Yazıp sabahleyin evden çıkarken işlerini,

Birer birer oku bitirince defterini;

Bütün o işleri Rabbim görür: Vazifesidir…

Yükün hafifledi… Sen şimdi doğru kahveye gir!

Çoluk çocuk sürünürmüş sonunda aç kalarak…

Senin işlerini yapan Allah değil mi? Keyfine bak!

Onun nimetler hazinesi senin veznendir!

Havale et ne kadar masrafın olursa… Verir!

Silahı kullanan Allah, sınırı bekleyen O;

Levazımın (erzak ve cephane) bitivermiş, değil mi? Ekleyen O!

Çekip kumandası altından ordu ordu melek;

Senin hesabına kâfirleri yerle bir edecek!

Başın sıkıldı mı, yeterlidir senin o nazlı sesin:

“Yetiş!” de kendisi gelsin ya da Hızır’ı göndersin!

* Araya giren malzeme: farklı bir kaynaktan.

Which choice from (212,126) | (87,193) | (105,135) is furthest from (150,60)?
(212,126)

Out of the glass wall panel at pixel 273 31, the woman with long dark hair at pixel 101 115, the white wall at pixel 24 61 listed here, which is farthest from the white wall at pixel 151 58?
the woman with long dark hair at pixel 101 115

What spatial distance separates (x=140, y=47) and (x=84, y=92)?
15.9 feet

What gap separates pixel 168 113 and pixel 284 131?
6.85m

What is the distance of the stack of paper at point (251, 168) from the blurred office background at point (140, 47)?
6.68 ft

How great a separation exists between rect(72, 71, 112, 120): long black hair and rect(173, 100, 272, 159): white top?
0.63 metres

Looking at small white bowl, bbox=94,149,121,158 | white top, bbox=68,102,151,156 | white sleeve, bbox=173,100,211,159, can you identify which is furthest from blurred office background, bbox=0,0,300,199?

Evinde hastalanan varsa, borcudur: Bakacak:

Şifa hazinesi derhal oluk oluk akacak.

Demek ki: Her şeyin Allah… Yanaşman, ırgadın O;

Çoluk çocuk O’na ait, lalan, bacın, dadın O,

Vekilharcın O, kâhyan, veznedarın O,

Alış seninse de verişten sorumlu olan O.

Denizde savaş olacakmış… Gemin O, kaptanın O.

Ya ordu gerekliymiş… Askerin, kumandanın O.

Köyün yasakçısı, şehrin de baş tahsildarı O.

Aile doktoru, eczacı… Kısacası hepsi O.

Ya sen nesin? Mütevekkil! Yutulmaz artık bu!

Biraz da saygı gerektir… Ne saygısızlık bu?

Allah’ı kendine kul yaptı, kendi ilâh oldu ya;

Utanmadan da tevekkül diyor bu cürete… Ha?

Tevekkül böyle emir vermek mi demektir Allah’a?

Düşünmüyor kimin için indiğini Kuran’ın…

Allah’ı gösterecek, muhatabı sorulsa kitabın!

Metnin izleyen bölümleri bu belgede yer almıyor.